It’s Friday night at home, and you can’t believe the scene in front of you. Everyone in your house is stuck in front of a TV, a computer screen, or a book:
Your dad’s a trekkie, and he’s on hour nine of the latest SyFy marathon. But you can’t count on him for help on your homework anyway, unless you ask him to “take me to your leader.”
Your weird Uncle Chester is in the corner with his Dungeons & Dragons books and, despite a collective eye roll around the dinner table (or shall we say, pizza box), won’t stop talking in D&D lingo.
And now your little sister is locked up in her room, suddenly obsessed with New Moons, Eclipses and other astronomical phenomena that are way beyond her normal 8th grade science class material.

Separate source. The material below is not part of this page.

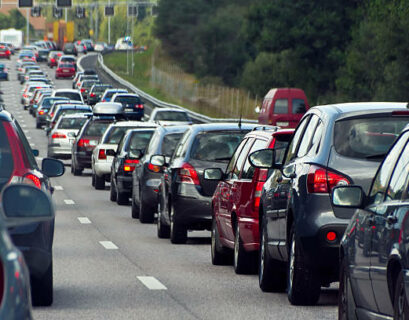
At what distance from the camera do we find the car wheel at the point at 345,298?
26.5 ft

Something must be wrong here, because it’s Friday night. Normal people should be out in the real world, not stuck at home living life through the boob tube. And then the truth suddenly Breaking Dawns on you: everyone is obsessed with the imaginary.
From Star Wars and Stargate: Atlantis to Buffy the Vampire Slayer and Twilight , generations of geeks have lived through fictional characters in books, TV shows, movies, and video games in place of living their real life. The afflicted are usually characterized by their unparalleled knowledge about a single subject area (often involving dragons), their bounty of paraphernalia including t-shirts, swords, and Virgin Mary-shaped toast and their collection of magic wands.
While some may believe that the Twi-Hard fans hit the obsessive glass ceiling in full force this past fall, the invasion of the body snatchers began long before Edward and his little groupies came onto the scene.
With your older brother, your father, and your grandfather all as followers, Star Trek certainly has one of the most infamous groups of obsessed superfans. Iconized by the simple Star Trek T-shirt to the full on surgically altered pointy ears, Trekkies lead the pack of TV show-obsessed Klingons with an abnormal (and quite frankly, weird) amount of pride.
Diving into the world of fantasy, Dungeons and Dragons also has a fan base large and strange enough to comfortably rival any Trekkie convention. Rumor has it that one of our very own Augie professors was once a world-class DD champion—but even he realizes that it’s too embarrassing of a feat to make public.
But an unfortunate number of these trends—especially those in the entertainment industry—fail to entice the right kind of excitement in their couch potato fan base. Games, books and movies are simply enablers that do little to promote interaction out in the real world, making it easier and easier to “just say no” to real life relationships.
Obsessive to the point that they take on the personas of their favorite characters and forget to live their real lives, fans choose instead to live through Bella & Edward, the Gilmore Girls and the Call of Duty squadron.
TV shows, movies, books, and role-playing games (RPG) have created an alternate reality that no one can sign off of. These types of obsessions essentially make the whole world into a RPG, where we’re all just playing the role of our favorite character.
At this rate, the world won’t be made of anything real or original. We’ll all just be living vicariously through fictional people and dropping our own identity all together.
And you’ll still be stuck next to Uncle Chester on Friday night.